The global petroleum industry first got its start in the Appalachian Basin in northwestern Pennsylvania. In Titusville, Pennsylvania, Cornel Drake drilled the first well with the intent of finding oil hit “black gold” in the summer of 1859, at a depth of only 69 1/2 feet (21.18 meters), forever changing the course of modern history.
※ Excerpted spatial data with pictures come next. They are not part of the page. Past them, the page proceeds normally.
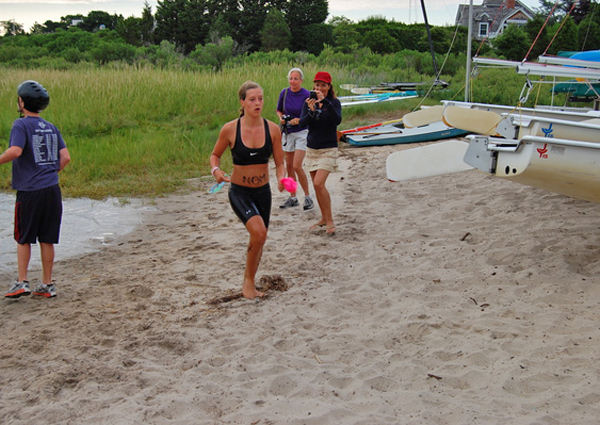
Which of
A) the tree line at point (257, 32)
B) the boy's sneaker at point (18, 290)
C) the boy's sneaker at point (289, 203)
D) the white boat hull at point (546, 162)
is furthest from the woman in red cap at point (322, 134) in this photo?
the tree line at point (257, 32)

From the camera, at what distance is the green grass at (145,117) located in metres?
10.5

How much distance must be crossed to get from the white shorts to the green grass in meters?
2.68

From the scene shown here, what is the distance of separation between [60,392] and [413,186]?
634 centimetres

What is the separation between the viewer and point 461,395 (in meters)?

Think of a basin as a broad region where sediments were deposited in the geologic past, even if no sediments are being deposited there today. For example, the Appalachian Basin is currently high above sea level, located largely in mountainous terrain, and is no longer a basin. However, 300 million years ago, during the Devonian Period, thick accumulations of mud, sand, and organic material settled at the bottom of a shallow sea that was once located here. The alteration of these sediments, and the “cooking” (Maturation) of organic-rich muds is what gives us oil, natural gas and coal.

bradford oil field
bradford oil field

Most of the reservoirs in Pennsylvania are Devonian and Mississippian aged sandstones. These rocks are part of the western extent of the Catskill Delta, a thick wedge of sandstones, siltstones and shales that were deposited into a shallow sea beginning 400 million years ago. The source of these deposits came from tall mountains, located at this time near the current Hudson River of New York State. Highly porous sandstones became interbedded with shales in western Pennsylvania and New York. In many cases, the shales act as both source rock and trap rock for the hydrocarbons. The main trap types are structural and stratigraphic. Anticlines run parallel to the axis of the Appalachian Basin itself, trapping oil and natural gas. Stratigraphic traps are formed by alternating shale and sandstone layers. Some of these sandstone layers are not continuous and are trapped on all sides by shale. These form”pods” of sand known as “lenses”, and act as an effective hydrocarbon trap in the Appalachian Basin and elsewhere. Pennsylvania oil is very high quality crude, with considerably less impurities than most oil produced in the United States. Because less work in the refineries is necessary before the product hits the market, Pennsylvania oil is slightly more valuable than oil from most other places.

oil_diagram
oil_diagram

oil_diagram
oil_diagram

The most prolific oil field in the region is the Bradford oil field in northwestern Pennsylvania (McKean county) and extending into extreme southwestern New York (Cattaraugus County). Here, the oil comes from the upper Devonian Bradford sands, which are about 1000 feet (~300 meters) below ground and up to 90 feet in thickness. These reservoir sandstones and siltstones are not only thick, but are much more horizontally widespread than other reservoir rocks in the region. The trap is mostly stratigraphic (the reservoir sands are actually part of an ancient river delta that was surrounded by mud), though it does rest at the crest of an anticline. In 1881, this field produced an incredible 83% of the USA’s total oil output. Since its discovery in 1871, Bradford field has produced more than 1/2 billion barrels of oil. (The Paleontological Research Institution).